- **REQUIREMENT**: Leave the pictures out and restate every line below exactly.

*** MATERIAL FOR THIS EXERCISE ***

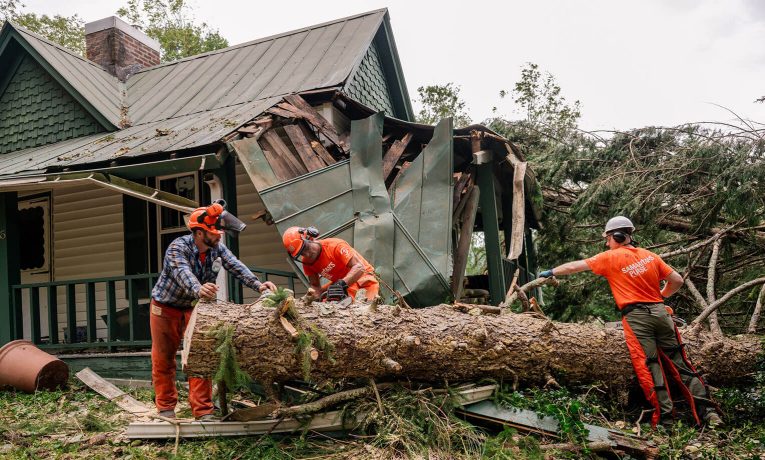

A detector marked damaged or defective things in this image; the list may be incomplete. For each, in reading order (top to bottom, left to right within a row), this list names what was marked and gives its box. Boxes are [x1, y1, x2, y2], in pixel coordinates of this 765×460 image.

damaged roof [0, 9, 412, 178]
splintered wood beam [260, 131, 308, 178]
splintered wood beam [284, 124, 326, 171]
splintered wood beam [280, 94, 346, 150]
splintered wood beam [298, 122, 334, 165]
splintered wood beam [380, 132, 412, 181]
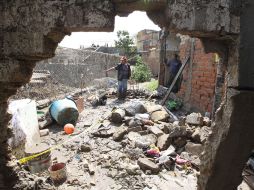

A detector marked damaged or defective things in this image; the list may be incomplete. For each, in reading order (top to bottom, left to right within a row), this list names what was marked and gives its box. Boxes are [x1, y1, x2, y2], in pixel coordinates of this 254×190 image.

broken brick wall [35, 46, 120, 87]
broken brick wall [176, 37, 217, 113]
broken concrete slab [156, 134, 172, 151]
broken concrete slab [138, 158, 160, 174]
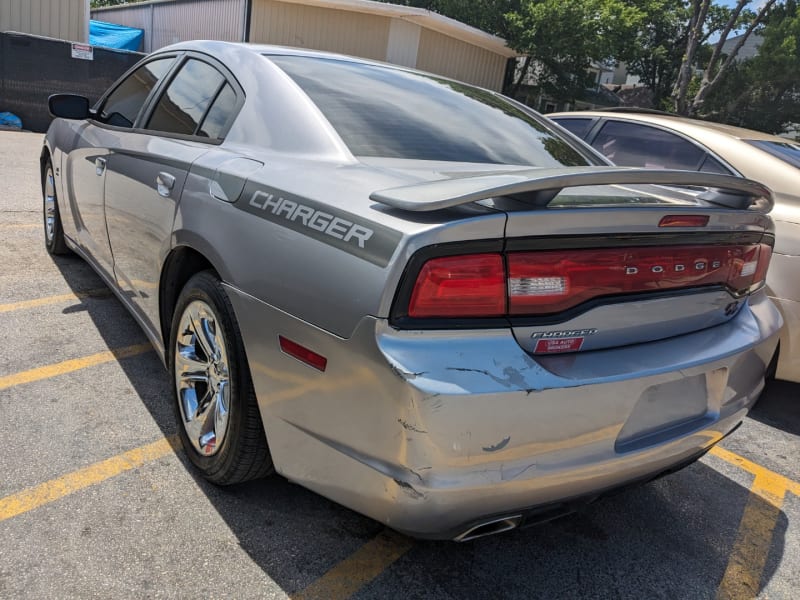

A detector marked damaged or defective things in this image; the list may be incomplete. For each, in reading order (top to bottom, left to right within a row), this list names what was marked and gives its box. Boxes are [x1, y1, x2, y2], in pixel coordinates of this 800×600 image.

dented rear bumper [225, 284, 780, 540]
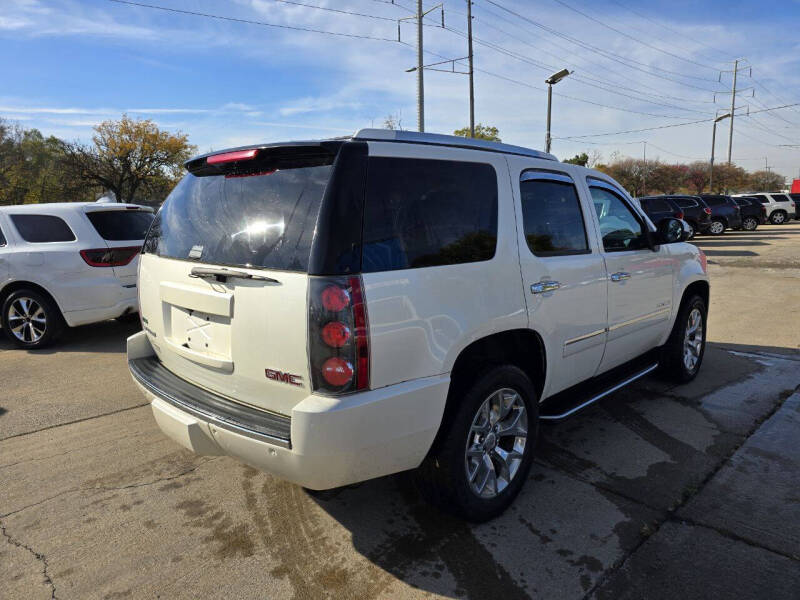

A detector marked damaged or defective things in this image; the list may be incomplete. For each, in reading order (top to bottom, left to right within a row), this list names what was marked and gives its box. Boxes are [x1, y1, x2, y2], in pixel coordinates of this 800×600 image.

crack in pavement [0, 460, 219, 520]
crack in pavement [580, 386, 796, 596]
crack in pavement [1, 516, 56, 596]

***

- **EXERCISE OUTPUT**:
A detector marked damaged or defective things in this image; the list may be incomplete. For each, in reading order (top to bottom, left to right within a row), this list names what was marked and gives its box. Boxes are [x1, y1, x2, y2], in pixel coordinates of this 765×460 image.

damaged roof [0, 9, 412, 178]
splintered wood beam [260, 131, 308, 178]
splintered wood beam [284, 124, 326, 171]
splintered wood beam [280, 94, 346, 150]
splintered wood beam [298, 122, 334, 165]
splintered wood beam [380, 132, 412, 181]

A detector marked damaged or defective things in this image; the list may be incomplete. For each, in reading order (top to bottom, left to right within a row), this list names what was marked and gives its box. Boxes are [x1, y1, x2, y2], in pixel coordinates of this 254×190 image.

broken brick wall [35, 46, 120, 87]
broken brick wall [176, 37, 217, 113]
broken concrete slab [156, 134, 172, 151]
broken concrete slab [138, 158, 160, 174]

A detector marked damaged or defective things in this image; the list may be incomplete. For each, in reading order (top to bottom, left to right within a row), this list names what was marked and gives its box. Boxes are [x1, y1, x2, y2], in pixel coordinates of this 800×600 image.

dented rear bumper [225, 284, 780, 540]

A detector marked damaged or defective things in this image; the list may be incomplete. For each, in reading order (top to bottom, left to right within a row), this list names what was marked and gives its box. Boxes are [x1, y1, x2, y2], in pixel coordinates of this 800×600 image.

crack in pavement [0, 460, 219, 520]
crack in pavement [580, 386, 796, 596]
crack in pavement [1, 516, 56, 596]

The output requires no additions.